History
- Name: Disko (1968–2000); Shearwater (2000–2001); Brand Polaris (2001–2003); Viking Polaris (2003–2005); Polaris (2005–2019);
- Owner: 1968–1987: Northsea S; 1987–1993: Carrier Vesterhavet IS & A / N Petersen A / S; 1993–1996: Royal Arctic Line A / S; 1996–1997: KNI-Service A / S; 1997–2000: Greenland Tourism; 2000–2001: Scandinavian Cruise Line; 2001–2001: Viking Polaris; 2000–2001: Gallion Shipping; 2001–2004: Viking Polaris; 2004–2004: Silvero Shipping; 2005–2013: Murmansk Shipping; 2013–2019: Russia Government Sakhalin Region;
- Operator: 1968–1993: The Royal Greenland Trading Department; 1993–1996: Royal Arctic Line; 1993–1996: KNI-Service; 1996–2000: Greenland Tourism; 2000–2000: Dala Rederi; 2000–2001: Betz eft.; 2001–2003: Viking Polaris; 2003–2003: Sophlex Ship Management; 2003–2004: Swedish Adventure Cruises; 2004–2004: J. Gran & Co. A/S Shipbrokers; 2004–2004: NB Maritime Management Cyprus; 2005–2013: Murmansk Shipping ; 2013–2019: Sakhalin-Kurily JSC;
- Port of registry: 1968–1987: Copenhagen, Denmark ; 1987–1993: Aalborg, Denmark; 1993–1996: Mantiitsoq, Greenland; 1996–1999: Aalborg, Denmark; 1999–2000: Nakskov, Denmark; 2000–2004: Nassau, Bahamas; 2004–2004: Kingstown, Saint Vincent and the Grenadines; 2005–2013: Murmansk, Russia; 2013–2019: Korsakov, Russia;
- Ordered: Northsea S
- Builder: Svendborg Skibsværft
- Yard number: 122
- Completed: 16 April 1968
- Identification: Call sign: UBDF; IMO number: 6807395; MMSI number: 273430670;
- Fate: Scrapped in Busan, South Korea 2019

General characteristics
- Type: Cruise ship
- Tonnage: 2,097 GT; 556 DWT and 445 DWT;
- Displacement: 2,178 tons
- Length: 70.56 m (231 ft 6 in)
- Beam: 13.54 m (44 ft 5 in)
- Draught: 4.4 m (14 ft 5 in)
- Depth: 8.0 m (26 ft 3 in)
- Decks: 5
- Propulsion: 1968–2000, two 9-cylinder MAN diesel engine after 2000, 1 Scania DSI 14 61 M4OD diesel engine
- Speed: in 1968–2000 13.0 knots (24.1 km/h) after 2000, 11.3 knots (20.9 km/h)
- Capacity: in 1968–2000 201 passengers, after 2000 80 passengers
- Crew: 36

= MS Polaris =

Russian-owned passenger ship built in Denmark in 1968

MS Polaris was a Russian-owned, Danish-built passenger ship in service with the Murmansk Shipping Company and based in Murmansk. It was built in 1968, and until 2000, it served as a ferry between cities in Greenland, mainly passenger transfers along the Greenland coastline.

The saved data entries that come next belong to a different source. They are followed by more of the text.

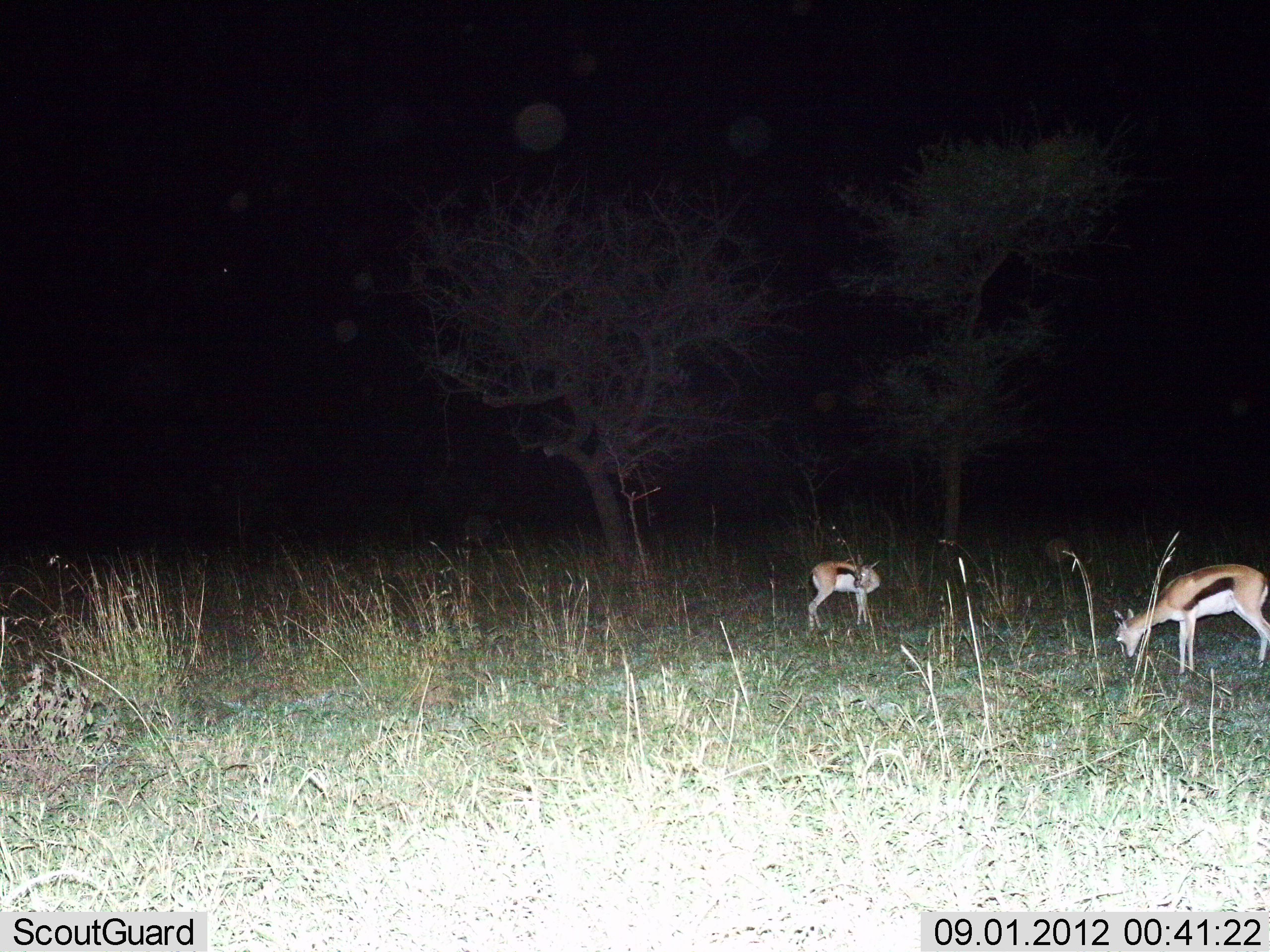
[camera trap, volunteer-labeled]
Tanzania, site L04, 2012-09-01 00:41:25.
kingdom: Animalia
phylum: Chordata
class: Mammalia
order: Artiodactyla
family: Bovidae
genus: Eudorcas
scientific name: Eudorcas thomsonii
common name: thomson's gazelle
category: gazellethomsons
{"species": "gazellethomsons (thomson's gazelle) (Eudorcas thomsonii)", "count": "2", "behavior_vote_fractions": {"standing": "70%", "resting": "0%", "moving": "0%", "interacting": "0%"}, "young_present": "10%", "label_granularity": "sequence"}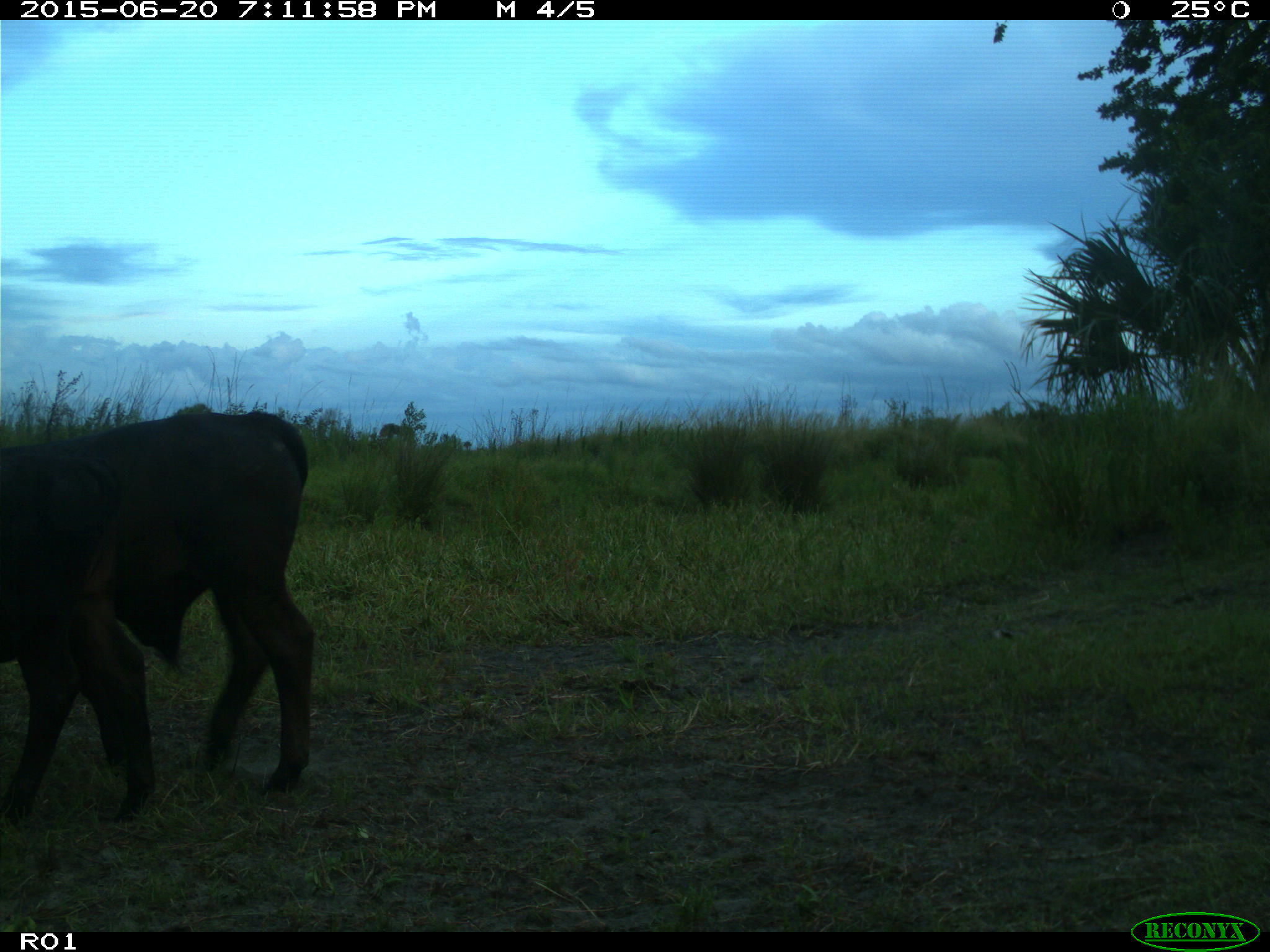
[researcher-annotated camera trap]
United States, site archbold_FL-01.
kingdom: Animalia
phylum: Chordata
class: Mammalia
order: Artiodactyla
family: Bovidae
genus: Bos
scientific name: Bos taurus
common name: domestic cow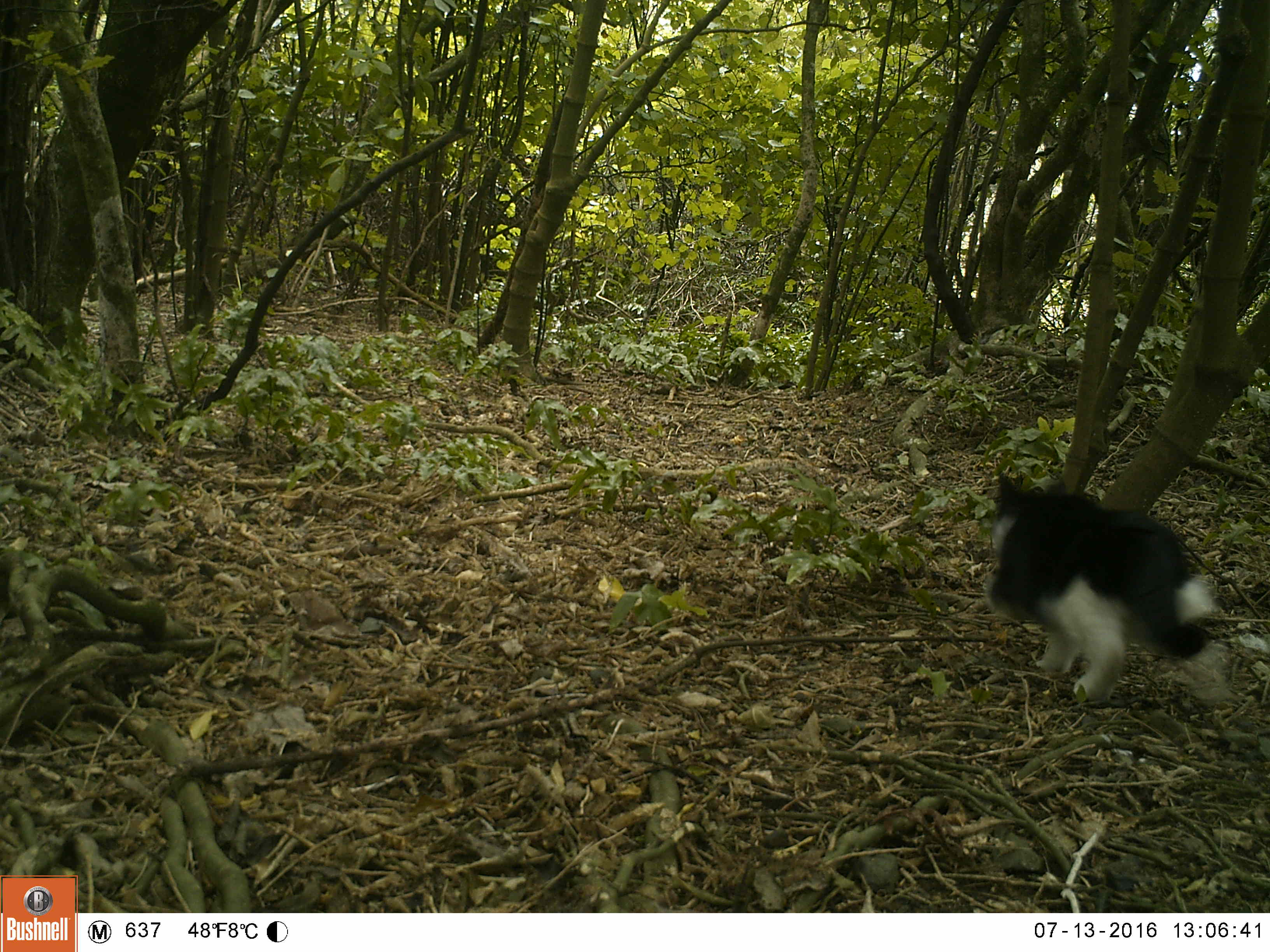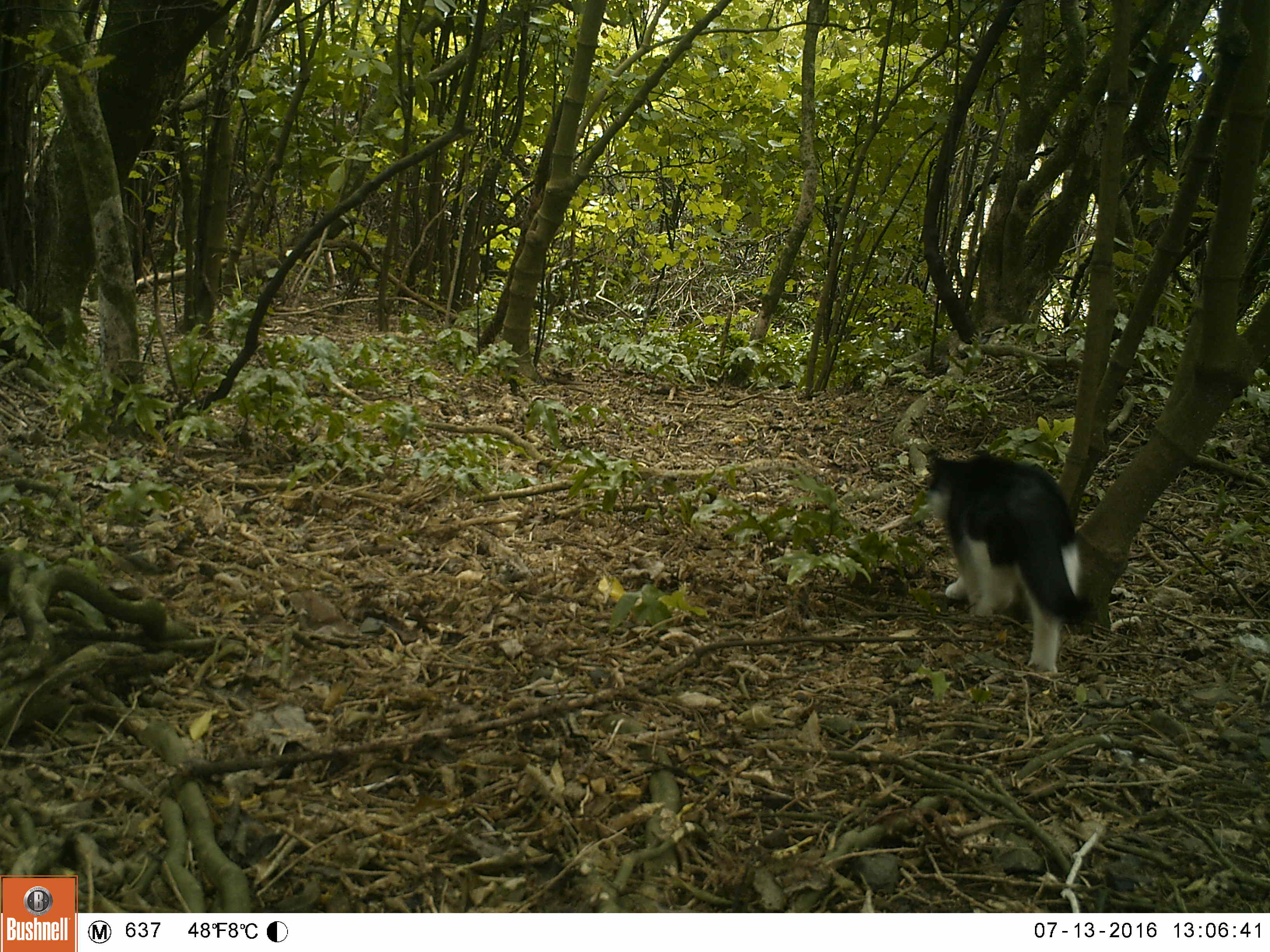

In 2000 she was bought by Scandinavian Cruise Line and was refurbished in Denmark by Master Mariner AB, Sweden. She was named M/S Shearwaterto and changed to Bahamian flag. She was sold to Norway 2001. It moved to Russia in 2005

It holds 80 passengers and is equipped with a lounge with bar, as well as a library, covered deck, outside deck and a gift shop. It was renovated at Tallinn, Estonia in 2005 and offered cruises in the Barents Sea and transfers from Murmansk to Saint Petersburg, Arkhangelsk, the Solovets Islands and was also the only ship that stops at Vaygach Island.

It was surveyed in Murmansk on 27 February 2010 and found to be in good condition.